言われなくても

秋生しゅうせいの命の終着点を見届けたからか、さくらはその後、エリカや秋生に関する夢は見なくなった。ただ、あきらは相変わらずエリカの姿が見えてるようだ。


秋生から繋がる命を授かった洸がそうやってエリカと一緒に遊べるのだから、それを恐れて何か対処しなければいけないとは、さくらは思わなかった。


いずれはエリカの姿が見えなくなるかもしれないけれど、それもきっと必要なことなのだろう。


そんなことをさくらが思っている間にも、エンディミオンは温室を作り上げていた。黙々と。ただ黙々と。


さくらから資金を貰って日が暮れてから二駅離れた花屋まで苗を買いに行ってそれをプランターなどに植え替えるのだ。


彼のそんな姿は、最初からは思いもよらなかった。


ただ、考えてみると、彼はミハエルを見張るためにいつも公園の木に上ったりもしてたが、それは彼にとってはその方が落ち着くからだったというのが今なら分かる。


彼は植物のことが実は好きだったのだ。


「…まあ、植物は俺を襲ったりしないからな……」


とは、さくらにポツリと漏らした言葉である。


これまでは一つ所に留まることもなかったので植物を育てたりということもなかったのだが、少なくともさくらが生きている間は彼女のそばに留まることになるだろう。


となれば、その間くらいは植物の世話もできる。


するとエンディミオンは、何かと理由をつけてさくらと一緒には行動しなくなった。と言うか、さくらの護衛にかこつけてミハエルを監視していたのをしなくなったと言った方がいいだろうか。

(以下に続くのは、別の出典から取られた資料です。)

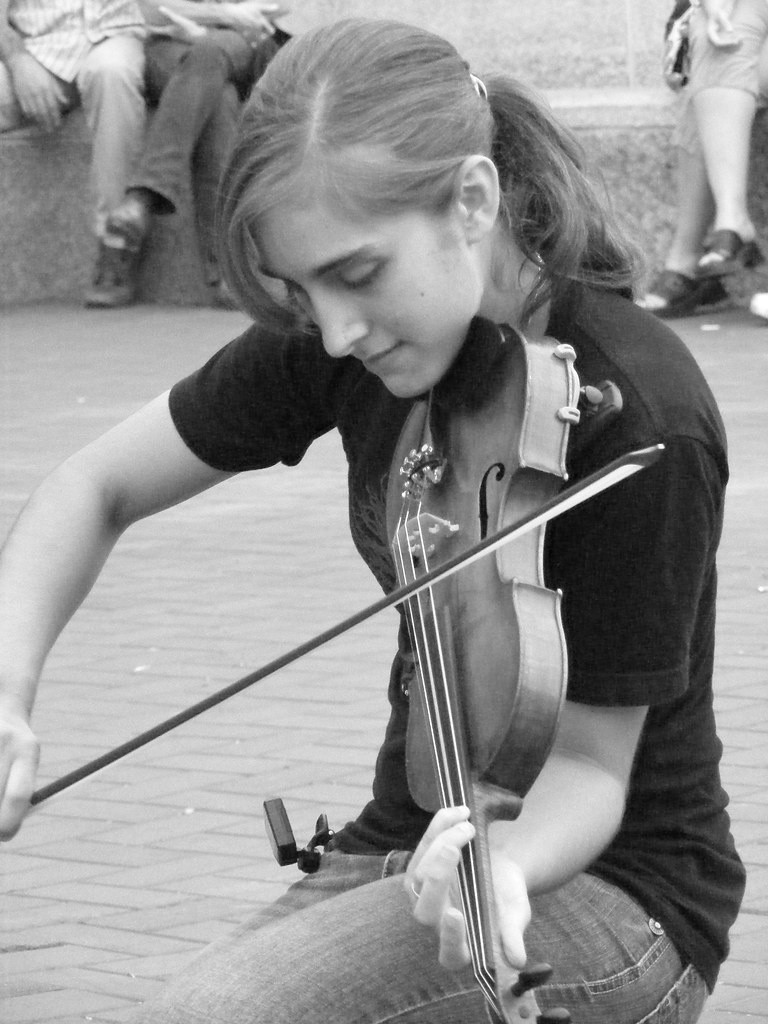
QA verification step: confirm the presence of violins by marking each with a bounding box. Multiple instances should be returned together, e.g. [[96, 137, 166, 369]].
[[385, 312, 622, 1024]]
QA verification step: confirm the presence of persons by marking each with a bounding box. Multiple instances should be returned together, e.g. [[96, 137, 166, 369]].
[[0, 1, 768, 320], [0, 22, 746, 1024]]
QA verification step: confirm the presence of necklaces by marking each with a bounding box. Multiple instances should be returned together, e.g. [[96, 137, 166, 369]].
[[519, 250, 542, 337]]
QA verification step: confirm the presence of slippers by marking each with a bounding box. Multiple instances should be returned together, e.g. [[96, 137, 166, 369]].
[[694, 226, 765, 278], [634, 269, 729, 320]]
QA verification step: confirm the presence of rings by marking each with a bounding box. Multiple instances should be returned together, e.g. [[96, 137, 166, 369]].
[[410, 883, 420, 899]]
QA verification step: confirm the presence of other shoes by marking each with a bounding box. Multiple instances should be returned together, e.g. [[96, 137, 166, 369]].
[[83, 256, 136, 306], [104, 190, 153, 255]]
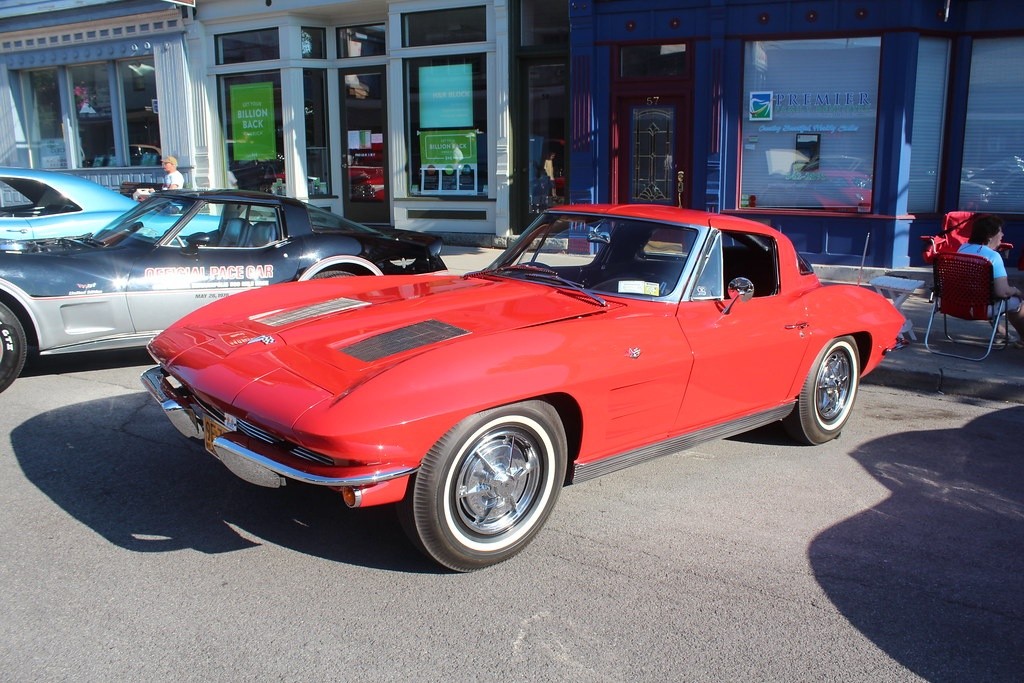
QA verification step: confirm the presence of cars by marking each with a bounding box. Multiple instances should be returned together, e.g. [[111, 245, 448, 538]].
[[752, 158, 1024, 211]]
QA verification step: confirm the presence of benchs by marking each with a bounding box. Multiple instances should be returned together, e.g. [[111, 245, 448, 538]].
[[120, 183, 164, 200]]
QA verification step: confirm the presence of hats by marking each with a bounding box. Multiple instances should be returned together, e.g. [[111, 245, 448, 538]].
[[160, 156, 177, 166]]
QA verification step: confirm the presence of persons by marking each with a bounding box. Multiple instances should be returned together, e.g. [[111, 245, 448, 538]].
[[955, 213, 1024, 343], [161, 156, 185, 189], [543, 150, 560, 201]]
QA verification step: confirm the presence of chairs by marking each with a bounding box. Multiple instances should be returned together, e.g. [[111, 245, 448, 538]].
[[216, 218, 251, 247], [920, 210, 1013, 303], [721, 245, 777, 298], [39, 203, 67, 215], [244, 221, 278, 248], [924, 253, 1011, 362]]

昼間は一人自宅の一階の彼の部屋で寝て、日が傾くと起きてきて温室をいじる。


そのパターンができつつあった。


そして、温室で花をいじってる時の彼は、とても穏やかな表情をしていた。


もはやさくらと出逢ったばかりの頃の彼の険しい表情がそこからは想像できないくらいに。


「ただいま」


仕事を終えて、寝ている洸を抱いて家に帰ったさくらは、玄関の温室で作業をしていたエンディミオンに声を掛けた。


「ああ…おかえり……」


必ずしも愛想は良くないものの、その声にも刺々しさは薄れていた。


するとさくらが、すっと顔を寄せて、彼の唇に自身の唇を重ねる。


不意を突かれた形になったエンディミオンは、


「…な……!?」


と慌てた様子を見せた。それまでの彼では考えられない反応だった。


「愛してるよ、エンディミオン……私とずっと一緒にいてください」


これまでずっと大切に育んできた気持ちを、さくらが告げた。


それを前にして、エンディミオンは、


「……言われなくても、そのつもりだ……」


と、少し憮然とした様子で、しかしどこか照れくさそうに応えたのだった。